**LISTED RECORDS**
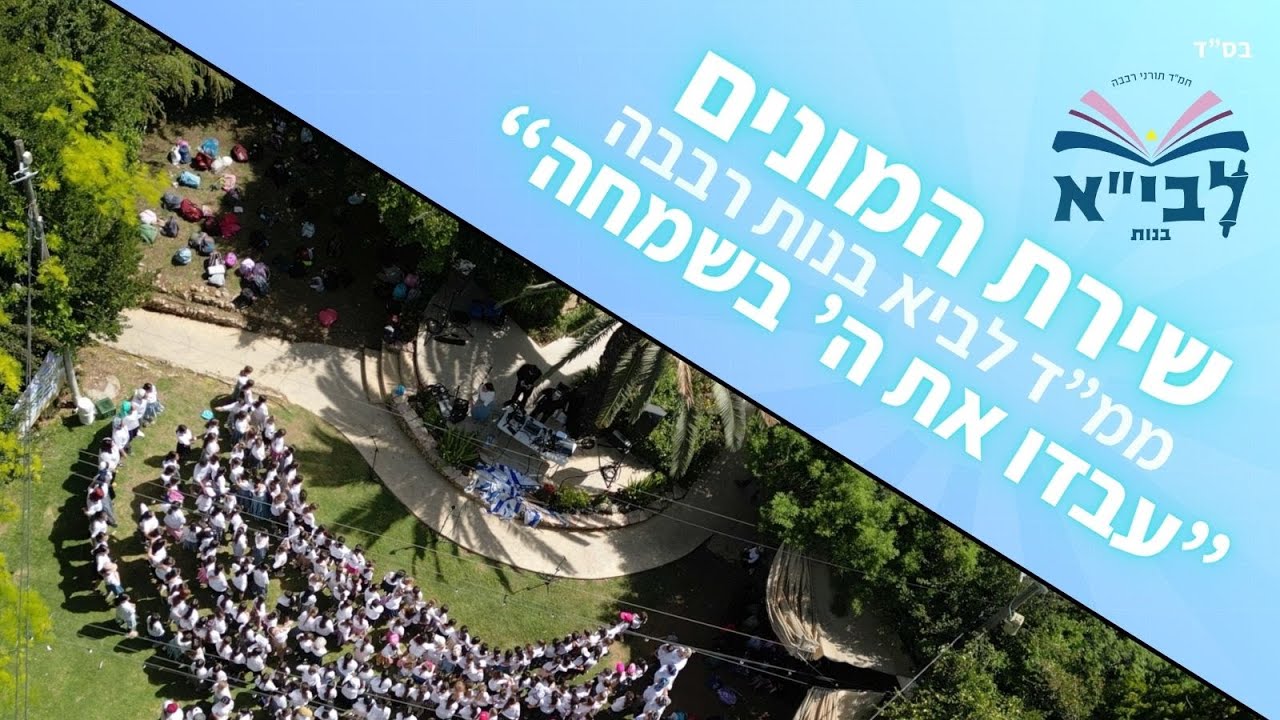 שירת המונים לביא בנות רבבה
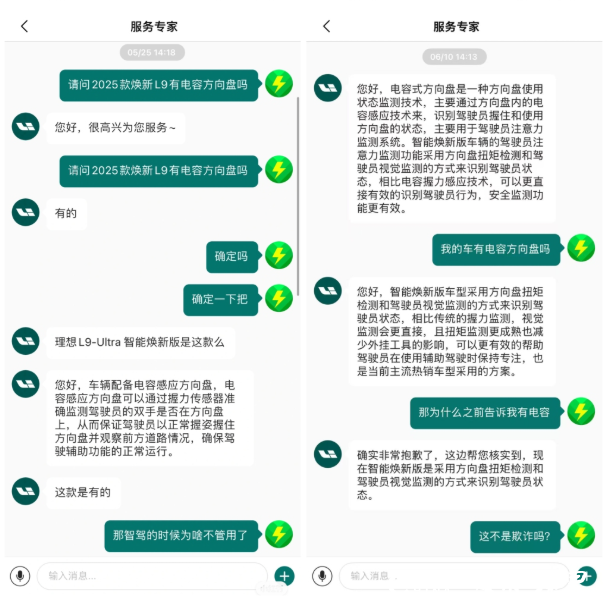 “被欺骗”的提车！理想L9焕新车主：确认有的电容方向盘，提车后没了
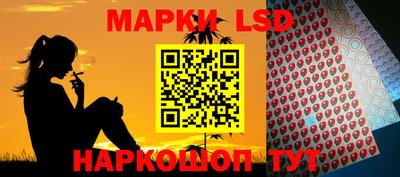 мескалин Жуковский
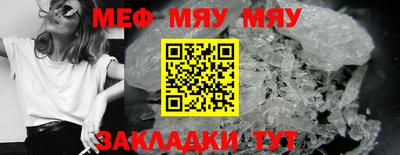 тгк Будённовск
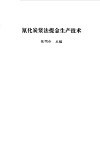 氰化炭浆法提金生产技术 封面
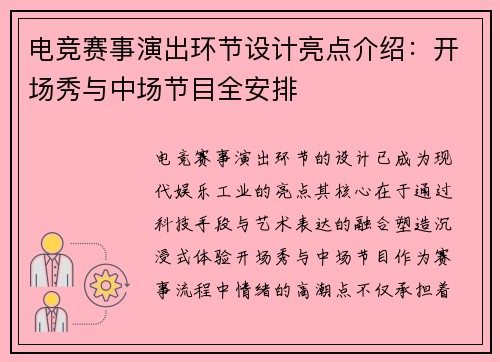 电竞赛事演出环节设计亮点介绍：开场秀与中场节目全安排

**WHAT IS BEING ASKED**
Aside from its pictures, the listing must be given again in full, exactly as it appears.

**EXERCISE RESULT**
 שירת המונים לביא בנות רבבה
 “被欺骗”的提车！理想L9焕新车主：确认有的电容方向盘，提车后没了
 мескалин Жуковский
 тгк Будённовск
 氰化炭浆法提金生产技术 封面
 电竞赛事演出环节设计亮点介绍：开场秀与中场节目全安排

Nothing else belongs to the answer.